A single Qubole account can run multiple clusters. By default, Qubole provides a Presto cluster, along with Hadoop and Spark clusters, for each account.

The following topics explain Presto custom configuration and the presto catalog properties:

Note

QDS provides the Presto Ruby client for better overall performance, processing DDL queries much faster and quickly reporting errors that a Presto cluster generates. For more information, see this blog.

To view or edit a Presto cluster’s configuration, navigate to the Clusters page and select the cluster with the label presto.

Click the edit icon in the Action column against a Presto cluster to edit the configuration.

Note

Presto queries are memory-intensive. Choose instance types with ample memory for both the coordinator and worker nodes.

Presto versions 0.208 and 317 are the two supported stable versions.

See QDS Components: Supported Versions and Cloud Platforms for the latest version information.

Note

Qubole can automatically terminate a Presto cluster with an invalid configuration. This capability is available for Beta access; Create a ticket with Qubole Support to enable it for your account.
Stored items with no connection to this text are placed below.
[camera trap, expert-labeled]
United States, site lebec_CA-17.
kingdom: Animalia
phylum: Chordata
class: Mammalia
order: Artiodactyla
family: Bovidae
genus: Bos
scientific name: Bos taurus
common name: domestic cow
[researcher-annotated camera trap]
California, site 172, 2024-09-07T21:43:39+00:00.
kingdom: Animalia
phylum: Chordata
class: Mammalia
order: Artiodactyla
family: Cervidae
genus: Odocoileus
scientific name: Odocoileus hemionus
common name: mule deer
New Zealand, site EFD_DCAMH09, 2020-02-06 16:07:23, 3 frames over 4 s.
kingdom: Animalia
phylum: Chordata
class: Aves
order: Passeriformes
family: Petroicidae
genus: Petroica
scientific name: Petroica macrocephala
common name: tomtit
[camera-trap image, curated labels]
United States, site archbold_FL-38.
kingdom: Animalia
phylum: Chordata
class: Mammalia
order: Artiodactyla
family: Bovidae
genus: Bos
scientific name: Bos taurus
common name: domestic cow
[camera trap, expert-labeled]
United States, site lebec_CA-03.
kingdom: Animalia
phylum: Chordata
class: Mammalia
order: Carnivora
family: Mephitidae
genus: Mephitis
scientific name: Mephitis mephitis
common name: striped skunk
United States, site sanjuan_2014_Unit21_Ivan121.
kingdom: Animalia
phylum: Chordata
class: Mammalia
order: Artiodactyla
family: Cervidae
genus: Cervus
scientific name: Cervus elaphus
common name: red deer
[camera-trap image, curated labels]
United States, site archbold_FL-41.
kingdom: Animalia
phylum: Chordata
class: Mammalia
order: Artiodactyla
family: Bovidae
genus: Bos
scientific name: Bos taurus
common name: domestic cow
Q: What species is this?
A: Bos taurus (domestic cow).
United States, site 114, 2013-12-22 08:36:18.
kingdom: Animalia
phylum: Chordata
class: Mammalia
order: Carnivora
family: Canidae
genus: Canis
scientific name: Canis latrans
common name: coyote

Check the logs in /usr/lib/presto/logs/server.log if there is a cluster failure or configuration error. See Presto FAQs for more information about Presto logs.

On AWS, Azure, or GCP, select Enable Rubix to enable RubiX. See Configuring RubiX in Presto and Spark Clusters for more information.

See Managing Clusters for more information on cluster configuration options that are common to all cluster types.

Avoiding Stale Caches

The cache parameters are useful to tweak if you expect data to change rapidly.

Fo example, if a Hive table adds a new partition, it may take Presto 20 minutes to discover it. If you plan on changing existing files in the Cloud, you may want to make fileinfo expiration more aggressive. If you expect new files to land in a partition rapidly, you may want to reduce or disable the dirinfo cache.